1 My point is not to trash talk epidemiology. For one thing, it’s a hugely useful field of study and we need it. For another, I’m not expert in it. My main trope is the need, in thinking about human health and nutrition, to weigh these kinds of studies in the context of other high-quality sources of information; things that may be true in the statistical aggregate, may not be useful guidelines for any particular person or definite group.
2 Depending on the nature of the non-linearity, actually. The question is whether the researchers can correctly identify the form of non-linearity and parametrize it in their statistical model. In a system of high complexity, this is unlikely.
3 Dr. Ronald Krauss is actually working on the angle of iron levels. It may be that excess heme-iron, and iron storage overload, underlie most of the negative effects. Like many other things, red meat may be good in moderation, and problematic in excess- and what defines moderation may be very individual.
4 Context is super important in assessing diets because the addition of one food generally has to come at the exclusion of another. So, in choosing to eat one thing in particular, you are choosing *not to eat* a whole bunch of other alternatives. Also, the nutritive quality of foods in part depends on what other foods are eaten, and partly also the organism’s needs at any given time.
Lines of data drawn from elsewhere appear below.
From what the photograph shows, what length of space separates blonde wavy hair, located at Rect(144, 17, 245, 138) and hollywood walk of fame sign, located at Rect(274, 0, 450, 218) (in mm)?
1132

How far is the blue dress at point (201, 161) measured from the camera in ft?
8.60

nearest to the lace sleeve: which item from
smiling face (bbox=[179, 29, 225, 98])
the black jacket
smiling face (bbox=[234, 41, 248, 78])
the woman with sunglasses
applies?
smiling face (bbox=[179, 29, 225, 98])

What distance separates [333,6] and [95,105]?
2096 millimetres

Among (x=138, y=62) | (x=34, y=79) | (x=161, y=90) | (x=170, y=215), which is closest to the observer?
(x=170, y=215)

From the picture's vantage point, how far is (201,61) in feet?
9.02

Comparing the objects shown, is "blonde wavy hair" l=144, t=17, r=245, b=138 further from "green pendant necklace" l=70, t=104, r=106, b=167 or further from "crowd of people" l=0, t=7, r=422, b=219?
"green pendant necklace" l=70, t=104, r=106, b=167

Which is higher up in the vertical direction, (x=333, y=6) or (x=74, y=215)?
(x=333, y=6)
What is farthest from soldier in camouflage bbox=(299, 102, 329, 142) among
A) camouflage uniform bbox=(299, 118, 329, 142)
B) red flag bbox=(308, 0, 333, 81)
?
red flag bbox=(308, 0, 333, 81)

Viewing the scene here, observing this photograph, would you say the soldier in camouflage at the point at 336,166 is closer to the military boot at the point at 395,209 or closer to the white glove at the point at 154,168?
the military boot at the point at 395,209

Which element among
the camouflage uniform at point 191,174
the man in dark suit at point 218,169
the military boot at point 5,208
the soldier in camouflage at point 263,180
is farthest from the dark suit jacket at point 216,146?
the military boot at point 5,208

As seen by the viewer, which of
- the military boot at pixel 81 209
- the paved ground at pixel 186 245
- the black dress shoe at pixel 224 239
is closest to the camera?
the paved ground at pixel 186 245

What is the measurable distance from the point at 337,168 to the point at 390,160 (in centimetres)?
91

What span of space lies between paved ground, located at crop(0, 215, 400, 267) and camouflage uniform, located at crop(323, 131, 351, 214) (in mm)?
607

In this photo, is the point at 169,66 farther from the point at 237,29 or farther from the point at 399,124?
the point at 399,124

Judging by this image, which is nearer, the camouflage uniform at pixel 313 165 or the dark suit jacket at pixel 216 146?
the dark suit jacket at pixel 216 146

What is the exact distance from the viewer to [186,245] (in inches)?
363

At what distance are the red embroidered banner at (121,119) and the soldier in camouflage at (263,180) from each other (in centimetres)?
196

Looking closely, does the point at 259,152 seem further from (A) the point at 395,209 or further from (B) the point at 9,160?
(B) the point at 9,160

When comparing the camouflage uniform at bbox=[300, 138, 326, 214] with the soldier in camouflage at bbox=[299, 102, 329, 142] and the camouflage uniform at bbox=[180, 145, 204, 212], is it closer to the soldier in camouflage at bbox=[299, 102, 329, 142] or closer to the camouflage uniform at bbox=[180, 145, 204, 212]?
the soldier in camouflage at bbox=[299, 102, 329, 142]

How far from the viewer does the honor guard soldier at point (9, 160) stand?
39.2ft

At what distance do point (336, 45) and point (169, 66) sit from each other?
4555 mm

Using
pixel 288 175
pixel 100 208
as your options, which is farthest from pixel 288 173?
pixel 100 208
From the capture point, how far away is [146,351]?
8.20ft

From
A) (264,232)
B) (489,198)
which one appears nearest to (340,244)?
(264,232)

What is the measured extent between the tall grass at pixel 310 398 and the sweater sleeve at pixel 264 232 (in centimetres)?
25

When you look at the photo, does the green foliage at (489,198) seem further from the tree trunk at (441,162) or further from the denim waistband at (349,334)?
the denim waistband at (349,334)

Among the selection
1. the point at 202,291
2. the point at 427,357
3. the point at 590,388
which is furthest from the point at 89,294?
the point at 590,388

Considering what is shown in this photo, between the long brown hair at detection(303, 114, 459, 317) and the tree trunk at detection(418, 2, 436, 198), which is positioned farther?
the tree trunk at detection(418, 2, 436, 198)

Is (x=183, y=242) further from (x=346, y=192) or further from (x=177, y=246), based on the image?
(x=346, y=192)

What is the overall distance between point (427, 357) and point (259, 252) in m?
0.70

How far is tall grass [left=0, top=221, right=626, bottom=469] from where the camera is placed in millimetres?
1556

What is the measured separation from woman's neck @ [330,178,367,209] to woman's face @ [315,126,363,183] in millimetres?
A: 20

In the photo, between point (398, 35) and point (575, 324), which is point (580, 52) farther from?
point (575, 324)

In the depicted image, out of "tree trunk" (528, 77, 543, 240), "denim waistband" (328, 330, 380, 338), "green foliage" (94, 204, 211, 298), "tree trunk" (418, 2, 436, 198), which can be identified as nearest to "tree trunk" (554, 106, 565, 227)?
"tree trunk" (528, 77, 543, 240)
Finally, if we consider foods as a complex mixture of nutritive, anti-nutritive and toxic factors, the overall dietary composition is irreducibly important. The usefulness of a food in human nutrition has to be assessed in this context, and cannot be predicted from its own constituents alone. An example, tannins from coffee, tea, and other plant foods may reduce iron absorption- mitigating risk of overload in those who are susceptible.